Set problem: Please rewrite the items from the line containing "Based on spatial" through the end of the items, inclusive, in full and unchanged except that every coordinate value in the answers is shifted up by 101.

Extracted material:
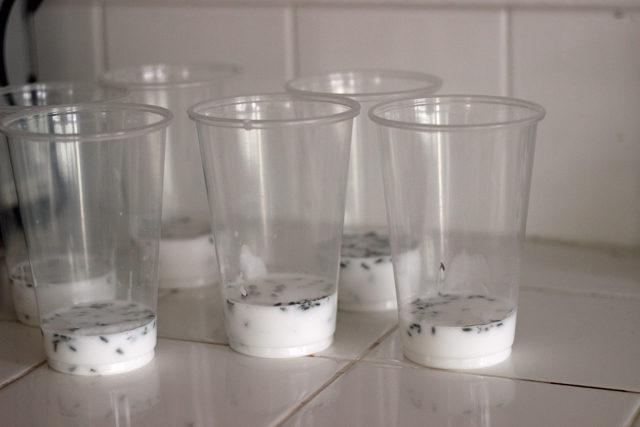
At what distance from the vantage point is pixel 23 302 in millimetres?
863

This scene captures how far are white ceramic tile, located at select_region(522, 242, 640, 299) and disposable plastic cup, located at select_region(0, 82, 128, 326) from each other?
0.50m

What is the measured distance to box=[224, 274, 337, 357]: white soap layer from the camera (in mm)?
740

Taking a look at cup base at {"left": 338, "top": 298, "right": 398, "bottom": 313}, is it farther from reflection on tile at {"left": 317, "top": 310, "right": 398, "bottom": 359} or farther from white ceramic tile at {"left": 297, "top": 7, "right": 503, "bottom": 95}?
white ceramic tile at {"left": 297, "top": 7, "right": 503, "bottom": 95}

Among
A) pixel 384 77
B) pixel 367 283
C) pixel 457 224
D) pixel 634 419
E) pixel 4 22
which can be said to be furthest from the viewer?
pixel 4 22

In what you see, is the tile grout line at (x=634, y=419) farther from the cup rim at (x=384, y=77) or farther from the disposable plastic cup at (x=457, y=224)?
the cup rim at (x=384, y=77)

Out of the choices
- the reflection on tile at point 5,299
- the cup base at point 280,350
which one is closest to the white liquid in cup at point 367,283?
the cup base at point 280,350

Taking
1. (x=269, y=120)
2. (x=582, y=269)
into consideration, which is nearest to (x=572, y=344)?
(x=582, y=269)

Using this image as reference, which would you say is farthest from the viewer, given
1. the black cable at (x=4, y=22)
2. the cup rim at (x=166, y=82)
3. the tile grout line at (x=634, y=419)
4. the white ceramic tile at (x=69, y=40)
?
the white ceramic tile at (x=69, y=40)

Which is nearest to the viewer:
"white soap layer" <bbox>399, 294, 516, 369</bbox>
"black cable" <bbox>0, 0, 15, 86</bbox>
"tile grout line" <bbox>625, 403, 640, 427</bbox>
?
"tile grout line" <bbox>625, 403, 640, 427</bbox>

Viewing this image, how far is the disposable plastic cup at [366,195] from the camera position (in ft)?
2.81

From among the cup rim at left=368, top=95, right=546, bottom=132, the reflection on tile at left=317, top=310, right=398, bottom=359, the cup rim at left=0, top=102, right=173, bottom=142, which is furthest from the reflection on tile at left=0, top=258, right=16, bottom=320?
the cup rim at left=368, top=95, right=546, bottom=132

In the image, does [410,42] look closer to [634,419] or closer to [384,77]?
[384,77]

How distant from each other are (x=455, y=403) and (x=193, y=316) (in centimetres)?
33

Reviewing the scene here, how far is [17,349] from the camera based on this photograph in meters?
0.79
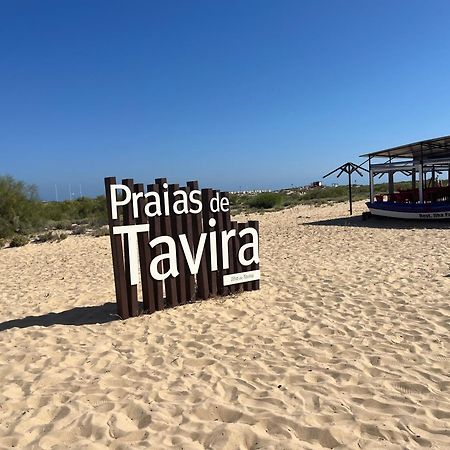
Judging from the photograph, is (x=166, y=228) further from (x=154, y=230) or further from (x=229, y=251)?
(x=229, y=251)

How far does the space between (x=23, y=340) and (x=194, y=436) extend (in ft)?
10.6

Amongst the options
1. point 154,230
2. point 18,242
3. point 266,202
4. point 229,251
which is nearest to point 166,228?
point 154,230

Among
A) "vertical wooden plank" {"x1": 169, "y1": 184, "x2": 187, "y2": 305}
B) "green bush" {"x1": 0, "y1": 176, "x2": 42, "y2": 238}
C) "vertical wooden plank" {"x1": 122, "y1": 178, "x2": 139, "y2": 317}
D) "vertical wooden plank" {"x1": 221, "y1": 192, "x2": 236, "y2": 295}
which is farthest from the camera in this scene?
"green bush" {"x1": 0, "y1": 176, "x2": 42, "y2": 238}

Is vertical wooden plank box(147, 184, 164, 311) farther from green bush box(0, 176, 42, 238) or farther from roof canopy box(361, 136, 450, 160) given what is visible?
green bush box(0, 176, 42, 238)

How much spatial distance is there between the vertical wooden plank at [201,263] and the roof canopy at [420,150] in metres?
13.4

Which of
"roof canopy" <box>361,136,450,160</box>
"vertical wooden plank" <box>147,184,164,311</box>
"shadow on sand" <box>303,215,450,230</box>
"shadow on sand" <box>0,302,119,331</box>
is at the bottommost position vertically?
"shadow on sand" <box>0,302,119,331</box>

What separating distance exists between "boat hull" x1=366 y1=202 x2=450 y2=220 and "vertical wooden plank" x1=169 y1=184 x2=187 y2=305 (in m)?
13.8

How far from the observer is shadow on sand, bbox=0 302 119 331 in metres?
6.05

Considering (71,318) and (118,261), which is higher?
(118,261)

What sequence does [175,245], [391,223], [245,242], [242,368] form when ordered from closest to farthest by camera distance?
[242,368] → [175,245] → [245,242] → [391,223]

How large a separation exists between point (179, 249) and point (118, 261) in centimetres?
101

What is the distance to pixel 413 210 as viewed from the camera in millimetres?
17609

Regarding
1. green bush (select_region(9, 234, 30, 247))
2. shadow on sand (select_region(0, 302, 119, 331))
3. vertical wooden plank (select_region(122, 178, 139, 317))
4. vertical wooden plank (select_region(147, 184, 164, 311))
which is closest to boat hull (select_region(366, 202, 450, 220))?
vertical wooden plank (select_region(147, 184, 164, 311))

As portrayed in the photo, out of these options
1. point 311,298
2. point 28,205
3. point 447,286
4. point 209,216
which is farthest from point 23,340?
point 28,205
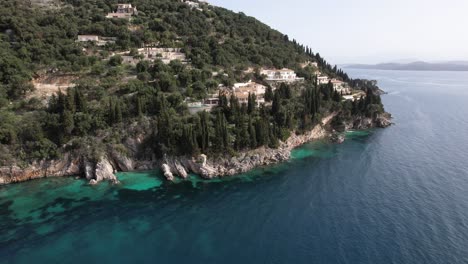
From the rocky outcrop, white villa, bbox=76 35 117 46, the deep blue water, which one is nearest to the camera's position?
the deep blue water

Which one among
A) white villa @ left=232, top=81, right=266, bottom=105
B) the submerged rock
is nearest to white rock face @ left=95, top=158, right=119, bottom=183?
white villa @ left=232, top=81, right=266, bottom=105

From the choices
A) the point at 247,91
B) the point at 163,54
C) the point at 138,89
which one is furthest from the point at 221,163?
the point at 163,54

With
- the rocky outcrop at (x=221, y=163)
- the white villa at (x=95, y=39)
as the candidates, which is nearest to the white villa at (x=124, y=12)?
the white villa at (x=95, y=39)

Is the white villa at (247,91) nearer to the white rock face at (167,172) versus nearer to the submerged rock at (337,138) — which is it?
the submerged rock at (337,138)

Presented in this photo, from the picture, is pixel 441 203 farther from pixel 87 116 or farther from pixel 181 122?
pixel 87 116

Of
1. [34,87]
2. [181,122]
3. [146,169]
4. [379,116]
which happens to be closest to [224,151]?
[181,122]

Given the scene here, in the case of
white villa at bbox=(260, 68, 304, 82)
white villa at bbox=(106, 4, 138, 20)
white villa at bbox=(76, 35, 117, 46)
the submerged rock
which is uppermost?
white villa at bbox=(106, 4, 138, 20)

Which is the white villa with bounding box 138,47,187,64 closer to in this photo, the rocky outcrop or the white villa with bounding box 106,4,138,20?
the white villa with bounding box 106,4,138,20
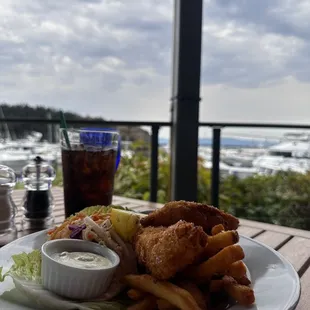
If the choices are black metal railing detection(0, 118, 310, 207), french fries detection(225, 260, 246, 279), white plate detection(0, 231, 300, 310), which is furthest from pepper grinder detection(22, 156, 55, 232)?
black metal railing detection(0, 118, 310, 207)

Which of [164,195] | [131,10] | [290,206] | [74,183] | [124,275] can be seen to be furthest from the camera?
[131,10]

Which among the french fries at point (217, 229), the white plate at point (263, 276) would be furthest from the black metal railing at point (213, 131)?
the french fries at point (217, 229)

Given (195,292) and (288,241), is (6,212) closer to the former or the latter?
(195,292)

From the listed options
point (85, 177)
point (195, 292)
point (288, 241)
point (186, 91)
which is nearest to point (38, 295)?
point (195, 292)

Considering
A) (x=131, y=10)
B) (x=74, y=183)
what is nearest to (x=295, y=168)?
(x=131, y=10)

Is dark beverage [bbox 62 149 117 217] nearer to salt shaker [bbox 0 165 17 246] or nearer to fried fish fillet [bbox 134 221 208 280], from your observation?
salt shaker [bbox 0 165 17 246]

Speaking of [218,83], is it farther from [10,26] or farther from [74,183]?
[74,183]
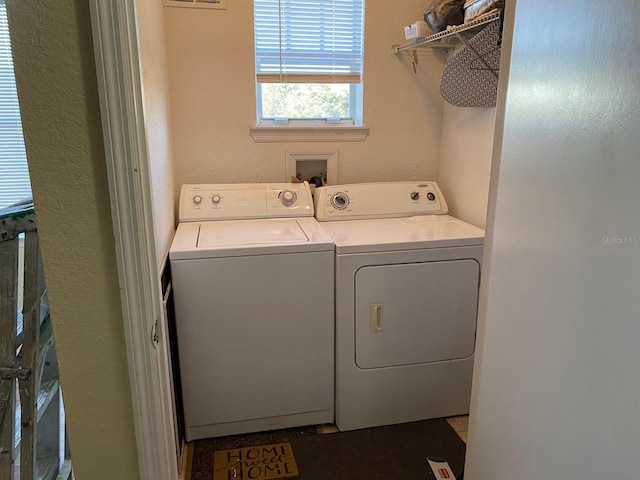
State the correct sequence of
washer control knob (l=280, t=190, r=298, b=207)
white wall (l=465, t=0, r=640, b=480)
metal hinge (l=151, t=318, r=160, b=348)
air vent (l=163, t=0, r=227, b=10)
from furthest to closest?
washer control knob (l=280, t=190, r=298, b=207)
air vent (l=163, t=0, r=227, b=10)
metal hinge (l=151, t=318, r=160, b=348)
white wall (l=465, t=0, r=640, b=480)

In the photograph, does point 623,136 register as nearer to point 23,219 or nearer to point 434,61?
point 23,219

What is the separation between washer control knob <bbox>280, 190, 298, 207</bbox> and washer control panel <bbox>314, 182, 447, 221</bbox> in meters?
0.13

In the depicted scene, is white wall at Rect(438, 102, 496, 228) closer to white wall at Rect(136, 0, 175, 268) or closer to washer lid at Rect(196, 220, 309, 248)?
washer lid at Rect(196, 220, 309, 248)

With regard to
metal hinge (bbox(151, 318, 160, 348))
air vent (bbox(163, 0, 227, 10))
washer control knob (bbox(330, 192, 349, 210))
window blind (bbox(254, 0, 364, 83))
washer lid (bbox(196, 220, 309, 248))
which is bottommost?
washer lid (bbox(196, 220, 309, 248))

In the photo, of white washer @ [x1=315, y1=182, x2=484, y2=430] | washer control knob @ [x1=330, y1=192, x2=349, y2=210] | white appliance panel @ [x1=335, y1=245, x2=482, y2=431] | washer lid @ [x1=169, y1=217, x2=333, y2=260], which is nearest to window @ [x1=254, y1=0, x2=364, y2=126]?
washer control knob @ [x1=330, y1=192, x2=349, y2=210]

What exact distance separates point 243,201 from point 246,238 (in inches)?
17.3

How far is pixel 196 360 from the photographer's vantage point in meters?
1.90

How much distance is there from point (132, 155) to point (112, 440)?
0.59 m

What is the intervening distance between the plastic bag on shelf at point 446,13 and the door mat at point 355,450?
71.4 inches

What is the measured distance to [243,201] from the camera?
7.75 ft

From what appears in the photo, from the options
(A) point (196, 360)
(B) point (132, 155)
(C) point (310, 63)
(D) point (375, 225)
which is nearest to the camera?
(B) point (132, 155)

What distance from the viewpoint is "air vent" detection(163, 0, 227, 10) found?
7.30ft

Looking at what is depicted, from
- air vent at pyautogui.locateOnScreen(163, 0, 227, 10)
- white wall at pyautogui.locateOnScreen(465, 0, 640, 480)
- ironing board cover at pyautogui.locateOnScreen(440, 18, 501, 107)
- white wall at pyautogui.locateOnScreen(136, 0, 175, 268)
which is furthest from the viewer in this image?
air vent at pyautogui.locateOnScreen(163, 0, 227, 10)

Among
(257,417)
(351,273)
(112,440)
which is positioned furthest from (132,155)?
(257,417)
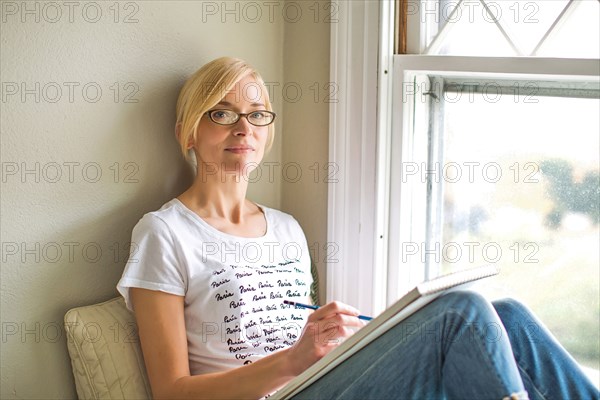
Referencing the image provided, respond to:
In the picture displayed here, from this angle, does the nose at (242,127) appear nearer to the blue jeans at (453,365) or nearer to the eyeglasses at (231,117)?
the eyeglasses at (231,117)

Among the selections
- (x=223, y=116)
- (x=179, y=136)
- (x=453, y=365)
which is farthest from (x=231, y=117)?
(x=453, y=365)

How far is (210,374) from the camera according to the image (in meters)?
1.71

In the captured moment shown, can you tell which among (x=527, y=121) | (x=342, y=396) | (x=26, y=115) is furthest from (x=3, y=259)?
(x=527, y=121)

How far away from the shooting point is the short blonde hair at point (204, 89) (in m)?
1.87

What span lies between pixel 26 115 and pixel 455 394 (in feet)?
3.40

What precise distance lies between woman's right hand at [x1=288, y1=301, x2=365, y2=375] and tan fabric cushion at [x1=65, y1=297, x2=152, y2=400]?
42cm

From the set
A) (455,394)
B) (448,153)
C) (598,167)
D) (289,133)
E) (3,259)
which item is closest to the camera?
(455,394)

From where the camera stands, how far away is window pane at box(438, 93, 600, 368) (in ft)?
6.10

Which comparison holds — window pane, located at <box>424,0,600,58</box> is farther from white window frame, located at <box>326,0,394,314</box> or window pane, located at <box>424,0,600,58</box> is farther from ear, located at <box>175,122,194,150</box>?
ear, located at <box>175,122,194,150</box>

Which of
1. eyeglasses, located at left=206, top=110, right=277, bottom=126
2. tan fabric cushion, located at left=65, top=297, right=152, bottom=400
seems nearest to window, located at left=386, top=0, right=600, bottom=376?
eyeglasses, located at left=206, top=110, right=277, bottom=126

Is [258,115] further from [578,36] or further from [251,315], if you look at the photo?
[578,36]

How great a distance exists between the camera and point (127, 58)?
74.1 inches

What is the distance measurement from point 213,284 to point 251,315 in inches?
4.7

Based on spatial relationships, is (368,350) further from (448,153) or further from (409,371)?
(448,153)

Exercise output:
Based on spatial relationships, is (368,350) further from (448,153) or further from (409,371)?
(549,254)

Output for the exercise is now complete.